Why do attorneys spend so much time on the assignment and subletting provisions in a lease agreement? Are they cranking up their billable hours over an academic exercise that is interesting only to lawyers? I would like to think that the answer to the latter question is a resounding no, so the focus of this blog post is to tackle the first question.
First, what is an assignment or a subletting? In its most basic terms, both are legal transfers of a tenant’s interest in a lease agreement (a.k.a. its leasehold interest). An assignment transfers 100% of the leasehold interest, while a sublease transfers less than 100% of the leasehold interest. Practice pointer—if you want to make sure that you’re creating a sublease, make the sublease term expire at least one full day before the expiration date of the prime lease. There are cases construing a so-named sublease agreement to be an assignment agreement.
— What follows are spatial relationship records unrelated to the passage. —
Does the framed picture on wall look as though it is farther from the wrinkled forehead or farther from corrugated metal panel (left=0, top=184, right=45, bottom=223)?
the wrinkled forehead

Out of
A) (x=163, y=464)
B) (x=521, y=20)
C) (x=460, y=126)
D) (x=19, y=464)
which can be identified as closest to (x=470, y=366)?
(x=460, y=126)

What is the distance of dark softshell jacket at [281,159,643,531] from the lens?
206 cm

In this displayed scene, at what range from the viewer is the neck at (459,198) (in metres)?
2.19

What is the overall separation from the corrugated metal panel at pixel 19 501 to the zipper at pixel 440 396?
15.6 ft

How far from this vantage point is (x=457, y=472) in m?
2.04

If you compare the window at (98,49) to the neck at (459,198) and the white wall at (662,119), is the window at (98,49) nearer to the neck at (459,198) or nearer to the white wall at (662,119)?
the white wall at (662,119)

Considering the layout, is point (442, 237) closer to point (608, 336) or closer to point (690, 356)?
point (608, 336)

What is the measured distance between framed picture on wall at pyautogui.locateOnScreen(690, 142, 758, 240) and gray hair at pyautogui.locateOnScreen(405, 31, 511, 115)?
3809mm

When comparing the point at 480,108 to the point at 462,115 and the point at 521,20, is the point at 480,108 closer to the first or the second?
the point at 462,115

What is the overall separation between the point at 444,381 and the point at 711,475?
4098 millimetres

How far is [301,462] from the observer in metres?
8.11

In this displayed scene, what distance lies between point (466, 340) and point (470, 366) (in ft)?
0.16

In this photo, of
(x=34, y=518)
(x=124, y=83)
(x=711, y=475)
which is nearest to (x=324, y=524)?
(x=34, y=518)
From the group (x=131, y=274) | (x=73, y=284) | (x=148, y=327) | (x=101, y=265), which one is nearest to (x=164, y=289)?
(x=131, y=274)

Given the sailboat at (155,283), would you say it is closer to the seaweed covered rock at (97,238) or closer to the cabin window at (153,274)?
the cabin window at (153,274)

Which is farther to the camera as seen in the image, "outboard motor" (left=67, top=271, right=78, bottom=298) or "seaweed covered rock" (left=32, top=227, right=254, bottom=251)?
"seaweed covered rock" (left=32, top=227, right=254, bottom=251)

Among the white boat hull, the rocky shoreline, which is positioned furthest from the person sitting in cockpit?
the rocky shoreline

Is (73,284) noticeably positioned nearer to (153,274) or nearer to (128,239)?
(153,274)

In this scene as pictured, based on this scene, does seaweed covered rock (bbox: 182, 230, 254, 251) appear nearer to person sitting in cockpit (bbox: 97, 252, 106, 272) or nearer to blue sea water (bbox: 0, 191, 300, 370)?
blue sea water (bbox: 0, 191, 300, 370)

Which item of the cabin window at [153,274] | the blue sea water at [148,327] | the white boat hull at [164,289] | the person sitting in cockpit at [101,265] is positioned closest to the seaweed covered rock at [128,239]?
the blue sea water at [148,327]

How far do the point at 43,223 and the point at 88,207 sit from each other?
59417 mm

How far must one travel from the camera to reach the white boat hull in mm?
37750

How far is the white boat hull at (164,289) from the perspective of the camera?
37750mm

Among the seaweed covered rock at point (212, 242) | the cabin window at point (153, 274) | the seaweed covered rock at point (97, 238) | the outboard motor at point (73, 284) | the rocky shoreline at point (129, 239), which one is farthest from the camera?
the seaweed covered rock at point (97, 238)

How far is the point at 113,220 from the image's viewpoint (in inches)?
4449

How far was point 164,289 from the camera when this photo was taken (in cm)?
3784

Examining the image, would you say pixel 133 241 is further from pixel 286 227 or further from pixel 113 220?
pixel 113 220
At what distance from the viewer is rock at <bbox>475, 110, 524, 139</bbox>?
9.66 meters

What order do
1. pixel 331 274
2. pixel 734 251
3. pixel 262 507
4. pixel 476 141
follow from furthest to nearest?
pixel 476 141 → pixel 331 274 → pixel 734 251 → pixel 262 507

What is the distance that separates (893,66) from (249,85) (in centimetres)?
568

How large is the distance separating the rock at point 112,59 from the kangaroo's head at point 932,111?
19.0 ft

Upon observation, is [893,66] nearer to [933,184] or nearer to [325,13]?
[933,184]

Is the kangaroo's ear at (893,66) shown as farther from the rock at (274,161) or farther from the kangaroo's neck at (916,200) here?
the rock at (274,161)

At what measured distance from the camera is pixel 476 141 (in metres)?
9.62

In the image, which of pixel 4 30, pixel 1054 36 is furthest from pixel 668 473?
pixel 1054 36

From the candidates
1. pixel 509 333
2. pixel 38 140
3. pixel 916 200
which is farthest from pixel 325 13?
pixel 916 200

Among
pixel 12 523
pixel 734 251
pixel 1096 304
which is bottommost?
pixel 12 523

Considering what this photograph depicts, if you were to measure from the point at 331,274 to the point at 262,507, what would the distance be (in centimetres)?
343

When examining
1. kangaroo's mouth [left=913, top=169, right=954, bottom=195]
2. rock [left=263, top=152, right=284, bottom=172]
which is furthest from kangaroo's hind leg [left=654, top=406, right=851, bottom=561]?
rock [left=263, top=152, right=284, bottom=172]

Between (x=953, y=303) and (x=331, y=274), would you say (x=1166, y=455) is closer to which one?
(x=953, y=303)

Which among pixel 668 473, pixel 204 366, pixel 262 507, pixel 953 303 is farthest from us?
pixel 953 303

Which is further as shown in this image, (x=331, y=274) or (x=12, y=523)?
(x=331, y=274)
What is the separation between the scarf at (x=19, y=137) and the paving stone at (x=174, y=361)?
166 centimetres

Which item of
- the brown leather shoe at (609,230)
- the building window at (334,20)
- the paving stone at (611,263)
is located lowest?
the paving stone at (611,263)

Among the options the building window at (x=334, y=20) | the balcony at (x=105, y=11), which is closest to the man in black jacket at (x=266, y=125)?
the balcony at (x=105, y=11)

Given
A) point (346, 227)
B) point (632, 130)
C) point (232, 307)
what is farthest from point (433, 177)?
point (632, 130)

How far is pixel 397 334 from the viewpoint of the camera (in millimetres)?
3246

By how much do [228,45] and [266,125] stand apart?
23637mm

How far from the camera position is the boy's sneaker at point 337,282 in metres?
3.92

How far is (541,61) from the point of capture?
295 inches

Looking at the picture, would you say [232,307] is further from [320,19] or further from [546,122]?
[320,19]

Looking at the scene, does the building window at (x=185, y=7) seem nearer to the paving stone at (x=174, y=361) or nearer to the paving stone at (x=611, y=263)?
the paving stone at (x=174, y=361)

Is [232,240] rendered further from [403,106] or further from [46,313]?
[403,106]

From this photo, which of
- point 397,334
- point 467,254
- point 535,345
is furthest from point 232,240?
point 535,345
So why focus on the assignment/sublease provisions in a lease? Let’s start with the default rule that unless changed by the lease or by statute (such as in Texas), a tenant of a lease for a stated term may transfer all or any portion of its leasehold interest without having to provide notice to, or obtain the consent of, the landlord. Thus in most cases if the lease doesn’t cover transfers of the tenant’s leasehold interest, then there are no restraints on the tenant. It can assign, sublease, license, mortgage, you name it without the landlord having any say in the matter. Obviously, this is divine for tenants, but can be a surprise to landlords who think that when they sign a lease with X, that X will be the tenant for the duration of the lease term.
Landlords, or more likely their attorneys, have thus added provisions to their leases that sometimes go on for multiple, legal-sized pages (don’t get me started on legal-sized paper, which in my humble opinion is a relic of the past, and annoying to boot; do you really think you’re fooling me into thinking that you have such a reasonable, short agreement by creating a document in 8-point font and legal-sized paper?), prohibiting transfers on the tenant’s leasehold interest without the prior consent of the landlord.
The underlying purpose of the landlord’s assignment/subletting provision is to undo the common law rule of unrestrained transfer by the tenant. Failure to do so can have unintended consequences for the landlord—for example, a person or entity occupying the space who is not an acceptable tenant from the landlord’s perspective for a myriad of possible reasons. The tenant’s focus is on scaling back as much of the landlord’s restrictions as feasible in light of each side’s interests and leverage. Even if the tenant thinks that it will be occupying the premises for as long as it can imagine, and in the same entity form, I highly recommend maximizing the tenant’s exit strategy.